Miss Olga Boznańska is not only a portraitist of peculiar psychology like Carrière [Eugène Carrière was a fin-de-siècle French painter]: she gives a form to the contemporary ideal of a character invented by Maeterlinck, giving her an image of a fair haired pale girl with uncanny eyes which like two drops of ink seem to spill over the transparent face.

– William Ritter, Gazette des Beaux-Artes, 1896, Culture.pl.

Olga Boznanska, In Orangerie,
Olga Boznańska, In Orangerie, 1890, National Museum in Warsaw, Warsaw, Poland.

In fact, in 1889, Maurice Maeterlinck, the famous Belgian Symbolist, published a collection of poems called Orangeries (Serres chaudes). Since Boznańska loved poetry, it’s likely that she would have been inspired by the moods and ephemeral women described by the poet.

She Mourned Her Sister

Olga Boznanska, Grandma's Birthday,
Olga Boznańska, Grandma’s Birthday, before 1900, National Museum of Warsaw, Warsaw, Poland.

Iza was 66 when she was found dead in her apartment. Her body was taken to the city morgue on the banks of the Seine. When Olga, aged 69, arrived and saw her sister, it is believed that she shouted: “She is all black.” There are some hypotheses that Iza poisoned herself. She graduated with a degree in chemistry, so she would have known how to make a poison.

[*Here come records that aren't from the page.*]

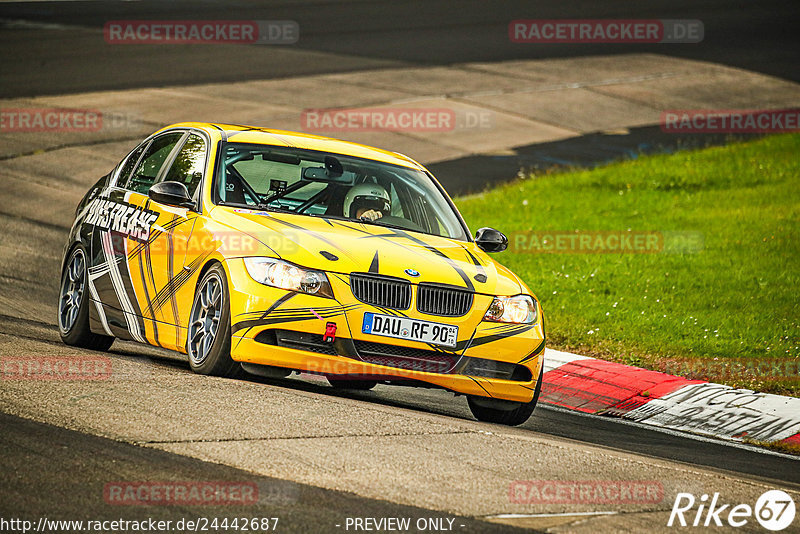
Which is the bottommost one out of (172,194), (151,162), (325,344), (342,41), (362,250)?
(325,344)

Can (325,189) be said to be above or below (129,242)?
above

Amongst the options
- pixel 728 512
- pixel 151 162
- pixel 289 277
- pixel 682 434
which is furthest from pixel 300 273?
pixel 682 434

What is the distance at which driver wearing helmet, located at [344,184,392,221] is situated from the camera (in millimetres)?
9219

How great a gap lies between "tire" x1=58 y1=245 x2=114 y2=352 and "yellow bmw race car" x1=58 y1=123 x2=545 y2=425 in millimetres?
16

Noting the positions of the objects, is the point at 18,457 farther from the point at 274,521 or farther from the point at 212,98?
the point at 212,98

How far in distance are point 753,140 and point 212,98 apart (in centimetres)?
1074

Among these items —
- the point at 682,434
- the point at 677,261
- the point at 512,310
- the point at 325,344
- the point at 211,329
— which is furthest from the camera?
the point at 677,261

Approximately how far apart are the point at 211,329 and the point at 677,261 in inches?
337

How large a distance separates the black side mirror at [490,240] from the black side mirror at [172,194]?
2.11 metres

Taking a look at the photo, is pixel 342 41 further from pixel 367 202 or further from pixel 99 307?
pixel 367 202

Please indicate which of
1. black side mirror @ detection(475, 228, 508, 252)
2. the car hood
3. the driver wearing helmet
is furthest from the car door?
black side mirror @ detection(475, 228, 508, 252)

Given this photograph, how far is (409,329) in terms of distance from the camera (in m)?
8.02

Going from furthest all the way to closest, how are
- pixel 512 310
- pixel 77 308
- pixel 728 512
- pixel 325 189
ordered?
pixel 77 308, pixel 325 189, pixel 512 310, pixel 728 512

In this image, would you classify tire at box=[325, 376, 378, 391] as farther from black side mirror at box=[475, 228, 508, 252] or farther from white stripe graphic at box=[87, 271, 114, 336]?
white stripe graphic at box=[87, 271, 114, 336]
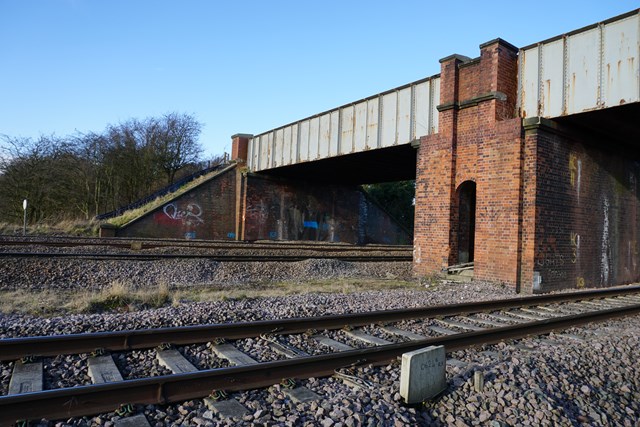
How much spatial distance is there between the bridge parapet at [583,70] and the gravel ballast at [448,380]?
5.53m

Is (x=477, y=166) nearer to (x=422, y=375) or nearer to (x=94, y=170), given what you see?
(x=422, y=375)

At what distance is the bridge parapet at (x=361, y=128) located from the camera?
48.8ft

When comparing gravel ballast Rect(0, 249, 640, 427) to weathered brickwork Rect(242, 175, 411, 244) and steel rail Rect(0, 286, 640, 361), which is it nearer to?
steel rail Rect(0, 286, 640, 361)

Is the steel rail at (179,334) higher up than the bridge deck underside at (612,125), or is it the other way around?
the bridge deck underside at (612,125)

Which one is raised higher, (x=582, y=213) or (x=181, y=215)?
(x=582, y=213)

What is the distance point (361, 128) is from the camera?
17.9m

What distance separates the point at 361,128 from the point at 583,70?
325 inches

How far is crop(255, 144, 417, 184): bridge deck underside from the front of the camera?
19156mm

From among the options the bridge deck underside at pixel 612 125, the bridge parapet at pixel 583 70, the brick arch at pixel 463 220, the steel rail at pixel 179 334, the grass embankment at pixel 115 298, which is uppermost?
the bridge parapet at pixel 583 70

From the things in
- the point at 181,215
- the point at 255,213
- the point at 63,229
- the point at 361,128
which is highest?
the point at 361,128

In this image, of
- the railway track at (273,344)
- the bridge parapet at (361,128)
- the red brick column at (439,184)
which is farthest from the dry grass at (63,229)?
the railway track at (273,344)

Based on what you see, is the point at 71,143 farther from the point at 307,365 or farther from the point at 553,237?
the point at 307,365

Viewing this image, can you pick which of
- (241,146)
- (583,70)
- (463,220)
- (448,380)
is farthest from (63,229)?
(448,380)

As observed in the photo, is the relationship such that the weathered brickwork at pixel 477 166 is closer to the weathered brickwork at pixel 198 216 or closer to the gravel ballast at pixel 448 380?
the gravel ballast at pixel 448 380
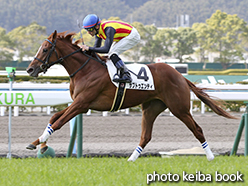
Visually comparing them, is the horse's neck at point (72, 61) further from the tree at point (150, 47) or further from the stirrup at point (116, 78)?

Olga Boznanska, Japanese Girl
Olga Boznańska, Japanese Girl, 1889, National Museum in Warsaw, Warsaw, Poland.

Although Boznańska inherited everything after her sister died, she had to pay inheritance taxes which left her on the brink of poverty. Yet, she didn’t return to Poland, but spent her final days alone in her Paris studio. Boznańska lived until 1940. She once explained the power of her work:

My paintings look great because they are the truth, they are fair, there is no narrow-mindness, no mannerism and no bluff.

– Olga Boznańska, National Museum in Krakow.